I think that’s exactly right. Amazon has perfected that seamlessness. It’s just pure instant gratification. I’m holding out hope that, coming out of this year, we can jolt ourselves out of this situation we’ve been in. Whatever reservations we may have had about going all in on the one-click satisfaction went totally out the window during the pandemic. We felt like we had permission to fully embrace it, and not just with Amazon but with other forms of our daily life and consumption.

I hope we can snap out of this on the other side of the pandemic. And I’m not an absolutist. I’m not calling for boycotts. It’s not about just full renunciation. I use Amazon if I have to, if I can’t find what I’m looking for elsewhere.

But the scale of the embrace has driven the enormous growth and power of Amazon, and I think it’s so important for us to reengage with the physical world around us in the places we live, both in terms of going back to our local shops and also maybe not zonking out on Netflix so much. Otherwise, there’s not going to be much of a town or city or neighborhood for us to go back to.

Sean Illing

Do the recent efforts of Amazon employees — in Alabama especially — to unionize give you much hope? [Editor’s note: This conversation took place before the vote, which Amazon appears to have won.]

Alec MacGillis

Well, I won’t try to guess how things will turn out in Alabama. It’s going to be tough because Amazon has set the bar incredibly high in terms of expanding the pool of the electorate, which is something employers often do. They expand the pool beyond the likeliest yes voters so that it’s tougher to get a majority. So it’ll be tough. But the fact that there is an election at all in Alabama is extraordinary.
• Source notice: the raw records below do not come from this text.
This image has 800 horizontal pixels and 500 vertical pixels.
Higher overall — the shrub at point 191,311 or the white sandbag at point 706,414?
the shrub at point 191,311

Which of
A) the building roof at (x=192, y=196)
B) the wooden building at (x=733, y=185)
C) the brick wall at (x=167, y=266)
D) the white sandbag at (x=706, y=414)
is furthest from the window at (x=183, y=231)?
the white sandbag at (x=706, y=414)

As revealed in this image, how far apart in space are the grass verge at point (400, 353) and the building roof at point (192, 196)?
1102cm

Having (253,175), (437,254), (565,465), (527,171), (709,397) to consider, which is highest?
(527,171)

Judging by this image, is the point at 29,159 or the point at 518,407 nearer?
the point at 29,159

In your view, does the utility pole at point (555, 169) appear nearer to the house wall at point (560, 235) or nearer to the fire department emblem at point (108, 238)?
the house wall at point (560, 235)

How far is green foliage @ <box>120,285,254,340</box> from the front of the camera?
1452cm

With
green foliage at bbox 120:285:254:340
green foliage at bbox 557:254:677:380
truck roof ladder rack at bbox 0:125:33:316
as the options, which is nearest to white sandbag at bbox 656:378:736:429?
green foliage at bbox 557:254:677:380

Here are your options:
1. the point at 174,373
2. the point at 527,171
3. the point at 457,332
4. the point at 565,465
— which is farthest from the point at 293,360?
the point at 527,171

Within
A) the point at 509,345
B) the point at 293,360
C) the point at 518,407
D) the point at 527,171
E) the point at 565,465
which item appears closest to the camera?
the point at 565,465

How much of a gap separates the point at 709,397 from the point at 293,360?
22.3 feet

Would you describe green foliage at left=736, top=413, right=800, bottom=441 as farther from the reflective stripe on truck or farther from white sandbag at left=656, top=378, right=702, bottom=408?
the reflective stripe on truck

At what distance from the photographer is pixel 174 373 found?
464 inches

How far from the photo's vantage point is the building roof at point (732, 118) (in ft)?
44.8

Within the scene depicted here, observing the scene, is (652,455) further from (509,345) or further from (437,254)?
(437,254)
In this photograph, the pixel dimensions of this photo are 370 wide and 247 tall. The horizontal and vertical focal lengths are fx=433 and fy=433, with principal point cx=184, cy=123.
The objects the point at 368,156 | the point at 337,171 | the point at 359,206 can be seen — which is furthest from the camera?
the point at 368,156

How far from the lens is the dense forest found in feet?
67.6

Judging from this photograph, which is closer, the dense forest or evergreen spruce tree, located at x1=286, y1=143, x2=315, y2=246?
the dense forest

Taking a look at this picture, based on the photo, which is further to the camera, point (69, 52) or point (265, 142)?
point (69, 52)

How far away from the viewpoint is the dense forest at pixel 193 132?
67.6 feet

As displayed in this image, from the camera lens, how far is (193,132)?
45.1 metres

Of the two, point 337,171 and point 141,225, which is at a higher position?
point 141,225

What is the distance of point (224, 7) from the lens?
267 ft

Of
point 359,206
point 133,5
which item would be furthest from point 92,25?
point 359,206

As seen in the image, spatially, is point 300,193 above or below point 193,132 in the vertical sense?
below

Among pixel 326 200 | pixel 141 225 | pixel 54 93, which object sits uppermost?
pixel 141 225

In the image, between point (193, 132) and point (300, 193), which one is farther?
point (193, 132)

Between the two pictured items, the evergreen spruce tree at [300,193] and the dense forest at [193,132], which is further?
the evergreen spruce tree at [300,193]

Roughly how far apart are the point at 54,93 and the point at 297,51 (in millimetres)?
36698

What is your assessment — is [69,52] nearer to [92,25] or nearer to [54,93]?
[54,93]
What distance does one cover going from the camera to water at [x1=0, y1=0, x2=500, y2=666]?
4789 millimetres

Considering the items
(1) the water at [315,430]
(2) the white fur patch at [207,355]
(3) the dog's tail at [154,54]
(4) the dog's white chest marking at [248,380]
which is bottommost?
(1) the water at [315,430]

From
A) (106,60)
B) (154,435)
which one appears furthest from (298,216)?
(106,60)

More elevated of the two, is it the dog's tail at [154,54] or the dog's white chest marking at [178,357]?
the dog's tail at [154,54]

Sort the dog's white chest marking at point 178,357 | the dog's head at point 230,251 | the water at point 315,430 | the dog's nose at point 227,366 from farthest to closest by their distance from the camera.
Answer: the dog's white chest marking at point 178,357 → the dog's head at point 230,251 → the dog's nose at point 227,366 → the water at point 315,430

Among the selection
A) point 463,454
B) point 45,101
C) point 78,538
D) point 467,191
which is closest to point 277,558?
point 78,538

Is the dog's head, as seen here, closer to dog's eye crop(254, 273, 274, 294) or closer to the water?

I tend to see all this in grand, historic terms. These Amazon warehouses are like the mass workplaces of our time. This is the place you now go if you just need a job at a given time, in a given place. You can probably get a job at Amazon. And it’s not going to pay all that much and it’s going to be really tough work, but it’s just what a lot of people now do, by the hundreds of thousands. And it’ll just keep growing and growing.

And so the question is, can Amazon be the Bethlehem Steel of our time? Those steel jobs were incredibly low-paying and grueling in the early 20th century, but then the conditions greatly improved, largely through unionization, and they were transformed into middle-class careers.

My hope is that the arc of history can turn one more notch and that these warehouse workers can enjoy their own 1950s moment.